Correctly compute metrics over entire evalset/testset
When computing metrics for the evaluation/test datasets, the entire set should be processed to get the correct metrics. Our examples often compute metrics with the following pattern:
def compute_metrics(logits, labels):
metrics = {
'accuracy': jnp.mean(jnp.argmax(logits, -1) == labels) ,
# ...
}
metrics = jax.lax.pmean(metrics, 'batch')
return metrics
@functools.partial(jax.pmap, axis='batch')
def eval_step(model, batch):
logits = model(batch['input'])
return compute_metrics(logits, batch['label'])
test_metrics = []
for batch in range(test_iter):
metrics = eval_step(optimizer.target, batch)
test_metrics.append(metrics)
test_metrics = flax.training.common_utils.get_metrics(test_metrics)
test_summary = jax.tree_map(lambda x: x.mean(), test_metrics)
Problems:
- If the last batch has a different number of examples the metrics will be wrong: The combination of
jax.lax.pmean()andcommon_utils.get_metrics()will make count every batch the same way, i.e. in above example the accuracy of a full batch will have the same influence as the accuracy of a half-full batch, but to get correct metrics the half-full batch should only be weighted 50%. - If any batch size is not divisible by the number of devices then above code could fail at the
@pmap. - If batch size is not fixed then
@pmapwill re-compileeval_step()for every batch size. - Above scheme is incompatible altogether with metrics that cannot be averaged per batch (e.g. precision that has the number of detected in the denominator instead of the number of examples like accuracy).
Solution : Pad batches with dummy examples so they all have the same size, apply mask so only real examples are used for the metrics computation, and finally weigh batches according to the number of real examples.

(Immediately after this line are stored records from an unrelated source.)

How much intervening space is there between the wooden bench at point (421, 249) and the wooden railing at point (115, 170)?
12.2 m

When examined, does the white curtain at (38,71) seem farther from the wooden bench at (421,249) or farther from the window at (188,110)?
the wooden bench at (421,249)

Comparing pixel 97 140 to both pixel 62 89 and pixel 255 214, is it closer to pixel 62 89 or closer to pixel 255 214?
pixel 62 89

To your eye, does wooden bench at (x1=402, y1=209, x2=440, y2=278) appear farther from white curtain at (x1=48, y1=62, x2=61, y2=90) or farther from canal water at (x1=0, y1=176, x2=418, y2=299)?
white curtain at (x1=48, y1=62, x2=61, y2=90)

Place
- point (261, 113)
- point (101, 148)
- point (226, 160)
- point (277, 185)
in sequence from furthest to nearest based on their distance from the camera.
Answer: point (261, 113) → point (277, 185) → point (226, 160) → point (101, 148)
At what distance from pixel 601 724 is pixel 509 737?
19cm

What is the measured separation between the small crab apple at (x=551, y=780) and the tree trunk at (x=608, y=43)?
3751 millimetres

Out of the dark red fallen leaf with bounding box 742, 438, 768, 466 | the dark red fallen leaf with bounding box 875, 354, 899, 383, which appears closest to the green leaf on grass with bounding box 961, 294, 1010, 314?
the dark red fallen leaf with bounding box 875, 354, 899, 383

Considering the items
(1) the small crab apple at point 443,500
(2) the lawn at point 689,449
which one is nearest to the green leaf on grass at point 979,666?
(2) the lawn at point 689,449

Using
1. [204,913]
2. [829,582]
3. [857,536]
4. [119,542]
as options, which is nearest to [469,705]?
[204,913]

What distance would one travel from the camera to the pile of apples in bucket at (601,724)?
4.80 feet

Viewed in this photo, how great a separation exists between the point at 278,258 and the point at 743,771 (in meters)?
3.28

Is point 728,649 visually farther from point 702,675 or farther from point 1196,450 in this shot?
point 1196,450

For addressing the last issue, a more flexible metric computation is needed.
This could be implemented separately in every example, but it probably makes more sense to factor out this functionality into a library module.
We should make sure that all examples either compute the metrics correctly or at least add a comment to the README where we decide against it for simplicity:
- [ ] graph
- [ ] imagenet
- [ ] lm1b
- [ ] mnist
- [ ] nlp_seq
- [ ] pixelcnn
- [ ] ppo
- [x] seq2seq
- [ ] sst2
- [ ] vae
- [ ] wmt
Part of example improvements #231
This issue supersedes #262
@andsteing I wonder whether we should require this for all our examples (do we realistically think we have the bandwidth to fix this?), or just close this issue and only keep the HOWTO that @avital just opened. WDYT?
@andsteing gentle ping, maybe we should close this issue and focus on your HOWTO instead?
The current plan is to add the HOWTO and some utility functions at the same time in #2111, and then to use that utility function to rewrite some of the examples (but not all).
Once that's done, I'll close this issue.
Note that the example can only be rewritten once a new release is created that includes the change. Since this is not urgent, I'll simply wait for the next natural release to appear that contains #2111.
Closing this since #2111 is submitted. @andsteing please re-open if you think this is incorrect.